Saturday, August 18, 2012

Confession By Heather


It had been three years since I last saw her. But there she was, walking through the front door as if it was yesterday. She changed, but then again, so did I. Her long curly hair, once all the way down her back, hang loosely on her shoulders. She was beautiful as ever, perhaps gained some weight, but gorgeous nonetheless. I had always taken a like to her curves. She's voluptuous and many nights I wondered what it would feel like to trace my fingers all over her skin.

She smiles. "It's been too long, give me a hug." I do as she asks and hug her, not wanting to let go. "Things have changed quite a bit huh?" I smile, still not saying a word. "Come meet my husband." I choke. I knew she was married, but I had never actually met him. There's nothing special about him. He's a mathematic teacher. I always hated math teachers. He was no different.

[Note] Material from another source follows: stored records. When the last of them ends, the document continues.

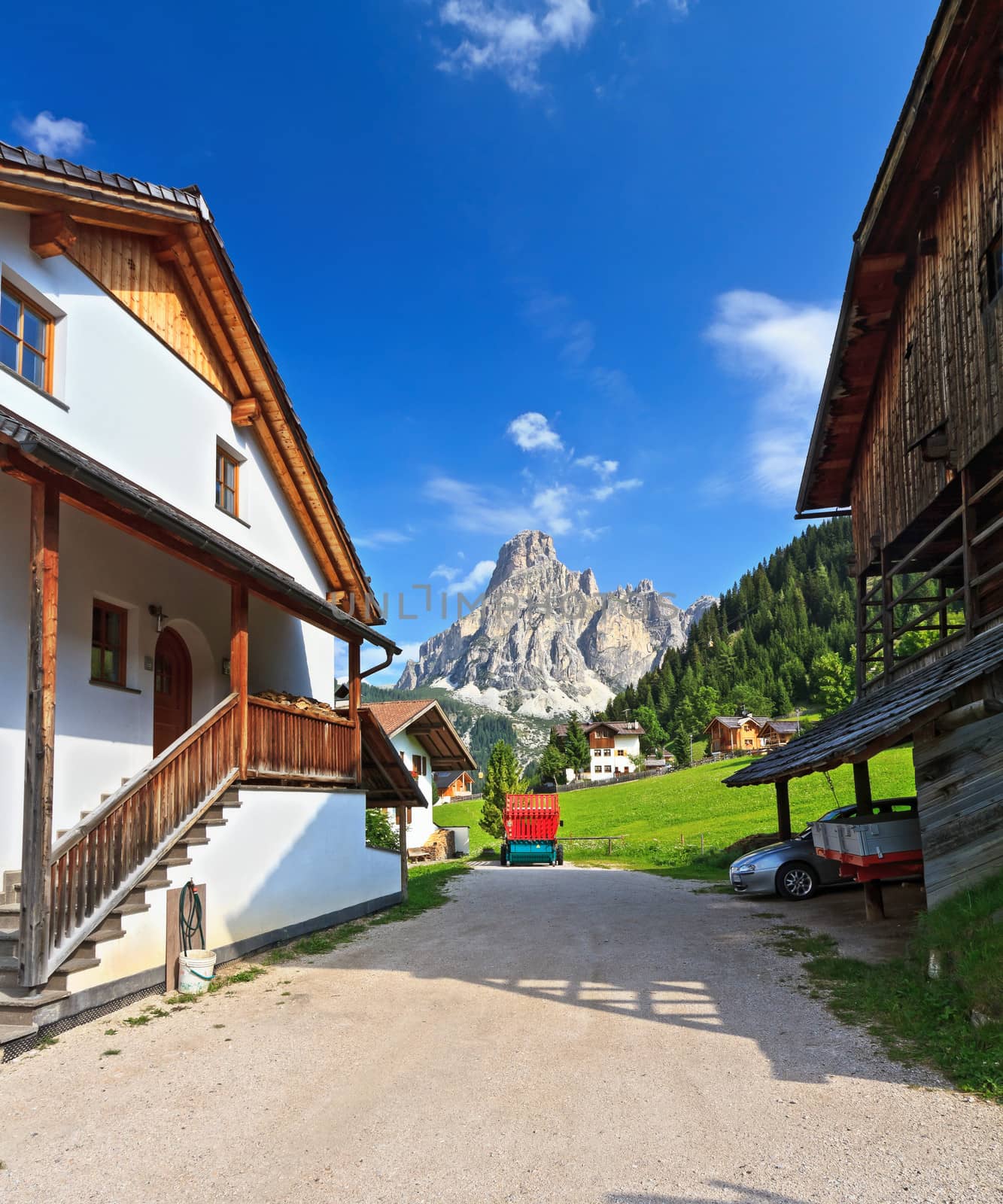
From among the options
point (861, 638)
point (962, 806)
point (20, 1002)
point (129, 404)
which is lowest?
point (20, 1002)

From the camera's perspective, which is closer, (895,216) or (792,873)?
(895,216)

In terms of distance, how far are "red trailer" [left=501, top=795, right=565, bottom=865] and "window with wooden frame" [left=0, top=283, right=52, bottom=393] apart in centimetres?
2543

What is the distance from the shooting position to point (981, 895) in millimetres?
7664

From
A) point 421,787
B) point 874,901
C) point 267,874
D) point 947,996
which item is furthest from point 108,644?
point 421,787

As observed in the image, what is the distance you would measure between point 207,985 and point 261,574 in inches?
182

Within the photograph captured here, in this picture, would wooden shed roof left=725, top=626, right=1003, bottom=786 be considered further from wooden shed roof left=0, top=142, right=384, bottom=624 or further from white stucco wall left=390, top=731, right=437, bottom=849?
white stucco wall left=390, top=731, right=437, bottom=849

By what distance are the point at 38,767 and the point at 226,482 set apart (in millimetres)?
8027

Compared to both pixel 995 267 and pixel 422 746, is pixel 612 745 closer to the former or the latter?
pixel 422 746

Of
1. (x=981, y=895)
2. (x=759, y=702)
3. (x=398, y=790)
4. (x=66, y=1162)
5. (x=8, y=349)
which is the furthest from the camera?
(x=759, y=702)

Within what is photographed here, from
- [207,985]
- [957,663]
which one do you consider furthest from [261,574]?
[957,663]

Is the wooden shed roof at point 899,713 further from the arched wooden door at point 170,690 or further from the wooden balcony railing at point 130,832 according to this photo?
the arched wooden door at point 170,690

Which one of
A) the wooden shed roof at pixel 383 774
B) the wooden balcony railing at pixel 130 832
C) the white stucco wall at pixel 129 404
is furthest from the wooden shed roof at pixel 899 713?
the white stucco wall at pixel 129 404

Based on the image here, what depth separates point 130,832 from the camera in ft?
30.1

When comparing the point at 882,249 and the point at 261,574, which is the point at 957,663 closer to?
the point at 882,249
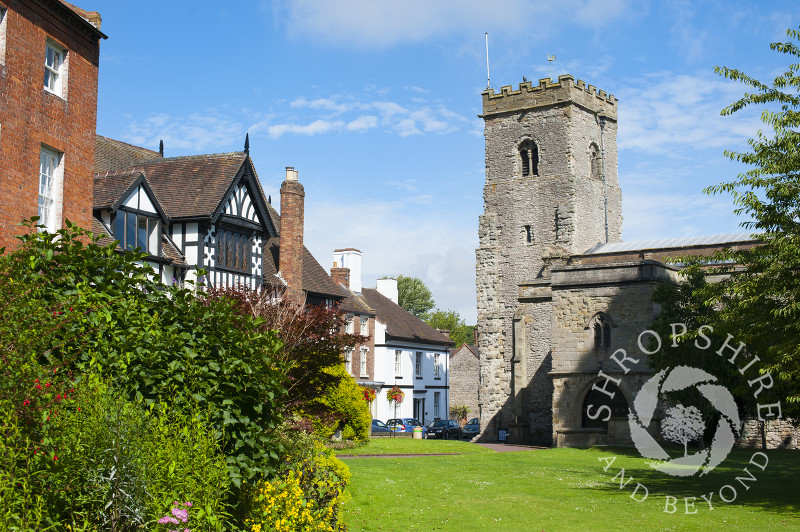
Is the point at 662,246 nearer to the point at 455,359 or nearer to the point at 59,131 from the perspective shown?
the point at 455,359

We sit outside. I stare at her. I get lost in her eyes. They are the color of the ocean after a storm. Dark, yet so tempting and inviting. "Tell me what has changed in your life." I tell her, wishing she would talk more. It doesn't take long before she does. She's very affectionate and every time her fingers briefly touch my skin I wish they would linger longer.

"You know, you're like the daughter I never had." It is the sentence I dread most in life. I have heard it too often from people I wish had never said it.

She gets up and sits next to her husband again. They hold hands and I can feel myself getting jealous and protective. The heat outside is usually my enemy, but not today. Everyone is looking red, as am I, it covers those moments when I blush.

She loves him. I can tell from the way she looks at him. That look is love. I hate that look. Well, I hate that look when it is not aimed at me.

I get up and walk to the kitchen. I fetch a drink and before I know it she's right behind me. Her fingers run through my hair. "You have such pretty hair. I want to play with it all day long." I wanna say, "Go ahead" but I can't speak. I just nod. She hugs me from behind. "I'm glad you're here, I've missed you."

I feel bad. I feel aroused. I don't want her to stop playing with my hair. I don't want her to let go of me. I want her fingers to linger longer, I want her to touch me and my god, I want to touch her. I ache for her touch.

She spins me around. "You're quiet today." She doesn't want an explanation. She pulls my hair in pigtails and whispers, "You know, that's kinda cute." I blush. I can feel it. But she doesn't notice. We're all hot and sweaty. She smiles. "When was the last time I saw you?" I tell her. I tell her about the tattoo I wanted, who designed it, how she met that person and how she warned me not to do it. I remember exactly what she said. "What if you two break up?" I laughed and said we would never. We did. She chuckles, "Aren't you glad you listened to me?" I say I am. I would listen to everything she'd tell me.

She pulls me closer for another hug. She's a hugger. She's also a lot taller than me, which strategically places my face right in between her breasts. I close my eyes for a second and as my heart beats a million miles an hour in my chest, she whispers in my ear, "I'm glad you're not with her anymore." I look up and smile, "me too," I add.

"You're a very special girl, you know." I don't know. But if she says it, it must be true. "You deserve to be happy. Is there someone special?" I shake my head. She lets go off me. "You need to change that." I just smile.

"What do you want to drink?" She laughs. "You've forgotten?" I grin, "not exactly, but say it anyway." She moves behind me again and grabs my hand and guides it towards a glass. I grab it. Her hands covers my other hand and reaches it towards the wine bottle. I grab it. Or she does. I am not exactly sure who is control of my body at the moment. She pours the wine into the glass. It is the most sexual thing I have ever seen in my life. She lets go off my other hand and brushes aside my hair as her lips move closer towards my ear. "Good girls don't forget. That's why you'd never forget as well. Would you?" I can't speak. I literally cannot speak. I shake my head and she kisses my cheek.

It's been three hours. My cheek is still glowing from those full luscious lips making contact with my skin. I want more. I want one night with her. I want her lips on mine. I want to feel her tongue play with mine. I want her fingers to play with my hair. I don't even want sex. I want to lay with her. We can sleep, as long as her arms are around me. I want intimacy. I crave it.